Em 04 de Setembro de 1990, foi realizada a abertura de uma vala clandestina no Cemitério Dom Bosco, da qual foram retirados 1.049 sacos com ossos humanos vítimas do aparato repressivo do período da ditadura civil-militar no Brasil. O evento foi um marco na luta dos familiares dos mortos e desaparecidos políticos na medida em que se deu início ao processo de reconhecimento, por parte do Estado brasileiro, das inúmeras violações de direitos humanos e crimes contra a humanidade que tinham a pretensão de serem ocultados pela ditadura.

A luta pelo direito à memória, entendido aqui como a preservação da história, da identidade e da verdade, garante que fatos históricos, especialmente aqueles relacionados a regimes autoritários e violações de direitos, não sejam esquecidos ou distorcidos. É uma luta pela promoção da justiça, reparação histórica e pela construção de uma sociedade mais democrática.

É de suma importância ressaltar que a construção de um Memorial para a Reparação Histórica referente aos mortos e desaparecidos políticos da Ditadura Civil-Militar desempenhará papel crucial na luta pelo direito à memória, não apenas no campo simbólico, mas também material. Isso porque, um espaço físico de memória transforma a história, a memória e o sofrimento causado pelo Estado, em algo tangível e acessível. A função não é apenas honrar o passado, mas também educar, inspirar e fortalecer a luta por justiça, verdade e democracia no presente e no futuro. Sem esses espaços efetivos, corre-se o risco de que as violações de direitos humanos ocorridas na ditadura caiam no esquecimento ou sejam interpretadas de forma conveniente, permitindo que ciclos de violência e opressão se repitam.

O processo de construção desse Memorial em Perus e de tantos outros que gostaríamos de ver edificados pelo país, devem seguir princípios basilares como transparência, estímulo à participação social e ampliação da discussão sobre direito à memória e aos direitos humanos. Deverá sobretudo ser realizada por meio de articulação interfederativa - aos entes responsáveis, e com constante comunicação com a sociedade civil em todas as fases do processo.

Dessa forma, passados 35 anos da abertura da vala de Perus, a construção de um espaço físico tem como objetivo a manutenção e defesa da memória, justiça e verdade da trajetória política brasileira. É um passo importante para reafirmar no presente e para as gerações futuras que “os crimes contra a liberdade serão sempre descobertos”.

● Instruções dos exercícios:
1. Edite o trecho sobre a vala de Perus e escreva a parte que vai de "Em 04 de Setembro" até "ocultados pela ditadura.", trocando "vala clandestina" por "cova clandestina".
2. Segundo o trecho sobre a vala de Perus, quantos sacos com ossos humanos foram retirados da vala aberta no Cemitério Dom Bosco?

● Material coletado:
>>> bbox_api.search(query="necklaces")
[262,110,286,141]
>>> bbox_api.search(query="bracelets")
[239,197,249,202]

● Respostas dos exercícios:
1.
Em 04 de Setembro de 1990, foi realizada a abertura de uma cova clandestina no Cemitério Dom Bosco, da qual foram retirados 1.049 sacos com ossos humanos vítimas do aparato repressivo do período da ditadura civil-militar no Brasil. O evento foi um marco na luta dos familiares dos mortos e desaparecidos políticos na medida em que se deu início ao processo de reconhecimento, por parte do Estado brasileiro, das inúmeras violações de direitos humanos e crimes contra a humanidade que tinham a pretensão de serem ocultados pela ditadura.

2. 1.049 sacos.